(Excerpts from spatial question data)
..............................

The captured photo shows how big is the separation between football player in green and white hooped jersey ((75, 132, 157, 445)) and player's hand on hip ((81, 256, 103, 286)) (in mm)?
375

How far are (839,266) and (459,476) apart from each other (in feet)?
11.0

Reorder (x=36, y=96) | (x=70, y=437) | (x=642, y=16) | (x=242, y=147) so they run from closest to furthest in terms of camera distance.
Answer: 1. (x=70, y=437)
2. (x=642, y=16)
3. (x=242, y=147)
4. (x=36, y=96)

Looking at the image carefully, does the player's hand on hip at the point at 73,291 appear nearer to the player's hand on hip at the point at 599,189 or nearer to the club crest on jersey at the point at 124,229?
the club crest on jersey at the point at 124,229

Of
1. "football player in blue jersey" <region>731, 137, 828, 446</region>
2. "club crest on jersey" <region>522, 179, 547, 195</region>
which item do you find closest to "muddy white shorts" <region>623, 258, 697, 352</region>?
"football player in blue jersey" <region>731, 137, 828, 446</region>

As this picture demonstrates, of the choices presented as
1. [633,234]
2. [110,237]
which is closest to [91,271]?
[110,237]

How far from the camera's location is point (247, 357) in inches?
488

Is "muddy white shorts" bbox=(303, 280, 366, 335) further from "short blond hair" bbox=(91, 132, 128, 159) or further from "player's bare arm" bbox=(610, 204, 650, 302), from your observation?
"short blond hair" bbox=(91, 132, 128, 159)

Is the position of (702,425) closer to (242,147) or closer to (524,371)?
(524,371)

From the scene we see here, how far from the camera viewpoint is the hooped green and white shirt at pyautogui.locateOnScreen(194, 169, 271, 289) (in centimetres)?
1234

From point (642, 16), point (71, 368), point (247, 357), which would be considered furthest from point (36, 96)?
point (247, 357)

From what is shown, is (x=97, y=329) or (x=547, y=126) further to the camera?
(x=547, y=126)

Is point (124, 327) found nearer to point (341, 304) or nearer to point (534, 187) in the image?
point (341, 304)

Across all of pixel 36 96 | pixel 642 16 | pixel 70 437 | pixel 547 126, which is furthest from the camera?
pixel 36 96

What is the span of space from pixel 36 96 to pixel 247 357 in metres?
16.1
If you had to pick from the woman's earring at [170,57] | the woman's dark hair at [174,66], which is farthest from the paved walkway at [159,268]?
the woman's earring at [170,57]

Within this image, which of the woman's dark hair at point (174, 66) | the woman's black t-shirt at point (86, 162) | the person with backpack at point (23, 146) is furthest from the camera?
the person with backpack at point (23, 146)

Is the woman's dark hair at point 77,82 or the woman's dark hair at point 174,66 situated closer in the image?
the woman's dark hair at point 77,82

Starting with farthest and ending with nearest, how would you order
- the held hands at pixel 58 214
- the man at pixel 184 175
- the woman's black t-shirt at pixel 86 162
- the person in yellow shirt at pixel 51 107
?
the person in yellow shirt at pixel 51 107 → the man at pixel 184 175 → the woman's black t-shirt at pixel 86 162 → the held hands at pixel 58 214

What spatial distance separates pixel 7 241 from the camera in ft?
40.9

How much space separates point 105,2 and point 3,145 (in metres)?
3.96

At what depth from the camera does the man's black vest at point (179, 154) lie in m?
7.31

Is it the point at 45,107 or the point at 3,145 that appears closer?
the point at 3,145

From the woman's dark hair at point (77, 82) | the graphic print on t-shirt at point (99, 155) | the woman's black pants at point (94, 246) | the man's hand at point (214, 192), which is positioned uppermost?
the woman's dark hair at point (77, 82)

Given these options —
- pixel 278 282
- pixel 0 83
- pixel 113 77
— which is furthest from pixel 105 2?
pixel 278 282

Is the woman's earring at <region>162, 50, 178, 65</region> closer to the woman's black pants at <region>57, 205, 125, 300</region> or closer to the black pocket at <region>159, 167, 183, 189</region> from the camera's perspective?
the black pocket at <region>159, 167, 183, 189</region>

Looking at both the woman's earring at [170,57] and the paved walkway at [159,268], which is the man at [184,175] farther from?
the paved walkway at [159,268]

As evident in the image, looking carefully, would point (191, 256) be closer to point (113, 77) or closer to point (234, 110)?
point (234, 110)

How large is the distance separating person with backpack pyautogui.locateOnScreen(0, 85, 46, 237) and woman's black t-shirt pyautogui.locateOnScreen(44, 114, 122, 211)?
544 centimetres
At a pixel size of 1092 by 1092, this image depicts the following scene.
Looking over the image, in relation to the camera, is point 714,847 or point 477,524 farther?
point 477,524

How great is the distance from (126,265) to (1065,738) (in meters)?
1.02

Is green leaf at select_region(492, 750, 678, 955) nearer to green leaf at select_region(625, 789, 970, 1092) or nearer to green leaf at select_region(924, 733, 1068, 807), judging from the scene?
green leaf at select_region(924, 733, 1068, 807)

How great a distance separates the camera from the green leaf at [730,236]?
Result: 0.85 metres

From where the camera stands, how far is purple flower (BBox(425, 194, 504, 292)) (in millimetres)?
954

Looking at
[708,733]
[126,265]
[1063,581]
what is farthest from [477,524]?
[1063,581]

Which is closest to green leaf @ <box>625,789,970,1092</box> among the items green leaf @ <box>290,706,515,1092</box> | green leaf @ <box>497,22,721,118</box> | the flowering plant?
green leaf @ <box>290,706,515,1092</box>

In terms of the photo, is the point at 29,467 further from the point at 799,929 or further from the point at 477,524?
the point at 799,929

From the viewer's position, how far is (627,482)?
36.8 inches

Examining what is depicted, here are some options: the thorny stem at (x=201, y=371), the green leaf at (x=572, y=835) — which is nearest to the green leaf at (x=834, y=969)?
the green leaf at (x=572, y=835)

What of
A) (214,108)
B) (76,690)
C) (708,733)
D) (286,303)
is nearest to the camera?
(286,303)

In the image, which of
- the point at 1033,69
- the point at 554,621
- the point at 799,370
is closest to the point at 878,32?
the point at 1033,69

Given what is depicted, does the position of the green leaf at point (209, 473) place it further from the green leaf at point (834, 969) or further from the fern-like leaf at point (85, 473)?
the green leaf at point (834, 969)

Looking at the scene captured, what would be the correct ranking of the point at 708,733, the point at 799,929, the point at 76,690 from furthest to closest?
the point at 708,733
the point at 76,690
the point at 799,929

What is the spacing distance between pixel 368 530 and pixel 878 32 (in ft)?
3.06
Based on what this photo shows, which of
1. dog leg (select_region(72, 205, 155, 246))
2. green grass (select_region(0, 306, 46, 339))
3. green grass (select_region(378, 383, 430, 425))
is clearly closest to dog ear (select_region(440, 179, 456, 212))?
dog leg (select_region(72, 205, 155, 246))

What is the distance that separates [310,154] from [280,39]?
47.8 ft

..............................

**PROBLEM DETAILS**
Reproduce the lines above verbatim, starting at the line containing "What is the distance" and continuing through the final line.

**TASK SOLUTION**
What is the distance that separates [310,154] from [280,39]?
47.8 ft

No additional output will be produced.